He said the same expectation should exist for Washington. "It's a place, a world-class city that you go to for all it offers," he said. "You go for the parks, the ballgames, the waterfronts."
Aspirations aside, the District faces hurdles on its path to a more multifaceted identity, not the least of which are the ebbs and flows of economic cycles that can slow even the most ambitious projects.
Then there are matters of scale. Unlike Paris and London, which have millions of residents and have evolved over centuries, Washington is a younger city with fewer than 600,000 inhabitants.
Neil Albert, deputy mayor for planning and economic development, acknowledged the substantial progress the city made over the past decade. But he said that the District remains "a long ways away from the mature cities like New York and Chicago."

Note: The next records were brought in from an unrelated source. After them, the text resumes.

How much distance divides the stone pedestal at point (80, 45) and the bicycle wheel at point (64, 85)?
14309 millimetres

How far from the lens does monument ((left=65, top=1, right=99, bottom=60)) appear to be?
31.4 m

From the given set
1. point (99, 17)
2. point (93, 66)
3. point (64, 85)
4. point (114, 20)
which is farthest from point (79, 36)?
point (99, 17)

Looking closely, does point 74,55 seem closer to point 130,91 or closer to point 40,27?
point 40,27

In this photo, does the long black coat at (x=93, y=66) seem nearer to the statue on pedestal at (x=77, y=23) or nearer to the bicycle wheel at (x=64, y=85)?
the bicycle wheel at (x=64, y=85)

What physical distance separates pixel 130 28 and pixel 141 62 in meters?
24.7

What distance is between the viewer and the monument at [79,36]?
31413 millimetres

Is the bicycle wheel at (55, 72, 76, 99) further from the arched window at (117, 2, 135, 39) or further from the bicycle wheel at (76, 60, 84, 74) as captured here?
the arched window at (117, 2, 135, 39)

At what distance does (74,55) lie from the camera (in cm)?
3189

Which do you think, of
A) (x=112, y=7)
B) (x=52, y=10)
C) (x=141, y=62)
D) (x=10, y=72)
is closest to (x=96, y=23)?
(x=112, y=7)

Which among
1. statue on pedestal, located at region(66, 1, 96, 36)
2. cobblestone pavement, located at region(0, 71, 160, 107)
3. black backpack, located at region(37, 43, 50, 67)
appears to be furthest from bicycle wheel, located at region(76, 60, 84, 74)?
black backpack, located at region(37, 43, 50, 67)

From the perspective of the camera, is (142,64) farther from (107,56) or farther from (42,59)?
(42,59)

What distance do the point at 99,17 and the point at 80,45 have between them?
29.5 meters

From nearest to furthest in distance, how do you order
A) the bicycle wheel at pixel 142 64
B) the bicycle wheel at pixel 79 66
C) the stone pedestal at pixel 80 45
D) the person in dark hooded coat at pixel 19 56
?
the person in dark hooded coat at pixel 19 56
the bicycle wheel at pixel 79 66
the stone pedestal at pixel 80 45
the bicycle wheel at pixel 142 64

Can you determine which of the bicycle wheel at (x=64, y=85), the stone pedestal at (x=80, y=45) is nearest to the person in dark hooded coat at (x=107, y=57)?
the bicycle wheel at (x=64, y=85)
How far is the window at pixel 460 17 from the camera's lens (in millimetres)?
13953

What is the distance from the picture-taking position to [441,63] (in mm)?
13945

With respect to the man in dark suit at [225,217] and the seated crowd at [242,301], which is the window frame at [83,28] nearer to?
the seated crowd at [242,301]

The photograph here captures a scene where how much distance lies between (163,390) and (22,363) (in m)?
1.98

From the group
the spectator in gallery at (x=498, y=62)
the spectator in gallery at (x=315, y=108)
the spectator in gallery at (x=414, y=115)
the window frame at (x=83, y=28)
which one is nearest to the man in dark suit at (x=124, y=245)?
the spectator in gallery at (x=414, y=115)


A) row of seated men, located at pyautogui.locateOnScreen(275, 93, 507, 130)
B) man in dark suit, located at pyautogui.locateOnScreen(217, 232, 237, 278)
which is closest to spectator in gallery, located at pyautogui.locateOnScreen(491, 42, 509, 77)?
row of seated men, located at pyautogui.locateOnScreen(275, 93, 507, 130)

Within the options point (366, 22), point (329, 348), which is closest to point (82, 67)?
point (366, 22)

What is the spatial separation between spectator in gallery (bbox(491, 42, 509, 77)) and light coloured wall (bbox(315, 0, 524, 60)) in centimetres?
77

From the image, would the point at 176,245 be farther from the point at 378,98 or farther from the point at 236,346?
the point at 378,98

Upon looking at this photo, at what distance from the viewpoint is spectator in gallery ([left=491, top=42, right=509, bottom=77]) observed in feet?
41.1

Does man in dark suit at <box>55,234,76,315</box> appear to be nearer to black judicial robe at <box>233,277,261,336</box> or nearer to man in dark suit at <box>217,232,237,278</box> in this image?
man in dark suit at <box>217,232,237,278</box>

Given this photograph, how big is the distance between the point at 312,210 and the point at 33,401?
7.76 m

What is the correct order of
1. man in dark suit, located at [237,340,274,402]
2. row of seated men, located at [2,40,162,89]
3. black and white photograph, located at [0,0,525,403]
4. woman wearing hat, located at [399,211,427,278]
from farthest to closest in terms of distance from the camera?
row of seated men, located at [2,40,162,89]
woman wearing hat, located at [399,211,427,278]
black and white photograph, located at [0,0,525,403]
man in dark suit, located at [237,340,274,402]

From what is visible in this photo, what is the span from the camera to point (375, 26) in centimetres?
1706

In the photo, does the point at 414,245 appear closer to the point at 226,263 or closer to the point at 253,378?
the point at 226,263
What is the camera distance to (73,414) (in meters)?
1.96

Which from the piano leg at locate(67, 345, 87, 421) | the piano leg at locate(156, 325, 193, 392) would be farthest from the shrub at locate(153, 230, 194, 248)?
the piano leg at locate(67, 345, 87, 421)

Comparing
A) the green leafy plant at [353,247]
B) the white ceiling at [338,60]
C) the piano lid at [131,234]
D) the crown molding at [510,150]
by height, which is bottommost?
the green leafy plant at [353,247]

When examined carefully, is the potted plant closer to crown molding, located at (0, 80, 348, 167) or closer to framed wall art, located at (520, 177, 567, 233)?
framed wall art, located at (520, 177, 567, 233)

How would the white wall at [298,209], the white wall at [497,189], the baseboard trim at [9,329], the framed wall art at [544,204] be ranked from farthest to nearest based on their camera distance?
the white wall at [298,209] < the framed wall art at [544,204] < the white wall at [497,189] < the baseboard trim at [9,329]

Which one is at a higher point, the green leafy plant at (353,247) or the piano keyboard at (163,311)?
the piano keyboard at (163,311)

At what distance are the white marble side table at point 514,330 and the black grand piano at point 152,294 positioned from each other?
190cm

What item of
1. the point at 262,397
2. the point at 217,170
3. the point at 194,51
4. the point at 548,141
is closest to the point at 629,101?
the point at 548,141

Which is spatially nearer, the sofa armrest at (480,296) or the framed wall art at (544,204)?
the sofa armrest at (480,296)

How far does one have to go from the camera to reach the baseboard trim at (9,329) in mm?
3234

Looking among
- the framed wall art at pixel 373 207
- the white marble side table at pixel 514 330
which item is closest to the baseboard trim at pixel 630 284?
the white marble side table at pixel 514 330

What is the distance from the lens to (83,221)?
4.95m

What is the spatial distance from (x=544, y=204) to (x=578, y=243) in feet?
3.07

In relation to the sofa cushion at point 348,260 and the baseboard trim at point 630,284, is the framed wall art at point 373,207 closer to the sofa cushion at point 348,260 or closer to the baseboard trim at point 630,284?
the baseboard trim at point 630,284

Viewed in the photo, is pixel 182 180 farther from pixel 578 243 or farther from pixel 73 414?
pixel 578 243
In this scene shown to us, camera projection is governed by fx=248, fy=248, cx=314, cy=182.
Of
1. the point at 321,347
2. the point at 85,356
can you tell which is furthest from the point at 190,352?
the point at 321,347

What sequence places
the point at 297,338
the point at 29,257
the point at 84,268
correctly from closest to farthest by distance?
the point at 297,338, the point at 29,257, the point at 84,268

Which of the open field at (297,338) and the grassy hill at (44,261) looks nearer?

"We would not say the city has arrived," he said.
The Fenty administration, Albert said, hopes to prod developers to invest east of the Anacostia River, where he said historic areas such as Anacostia, Deanwood and Congress Heights are ripe for what has been built downtown: a dense mix of residential, commercial and retail.
But to achieve that vision, Albert said, the District probably will have to reconsider one of its main tools for controlling development: a height-limit law that bars virtually all city buildings more than 130 feet. Lifting the cap in areas east of the Anacostia River, he said, could mean taller buildings and the chance to create the kind of population density necessary to attract retailers and create thriving neighborhoods.
"There's nothing that would develop Poplar Point faster than if investors saw it as a place to build high-rise offices," he said. "We hear a growing drumbeat from planners and developers that it's the right thing to do."
That drumbeat does not include all of Washington's civic and community leaders, such as Dick Wolf, president of the Capitol Hill Restoration Society. He predicts that new neighborhoods along the waterfront and elsewhere will be indistinct "condo-villes" with largely identical buildings and retail. "A mall-like effect," Wolf said.
Turning Washington into anything but the government center that it has always been "is an impossible vision," he said. "You have to be what you are, and what you are is a national and international capital."
Unlike other national capitals that evolved around commerce and culture, Washington was created for a single purpose: governance.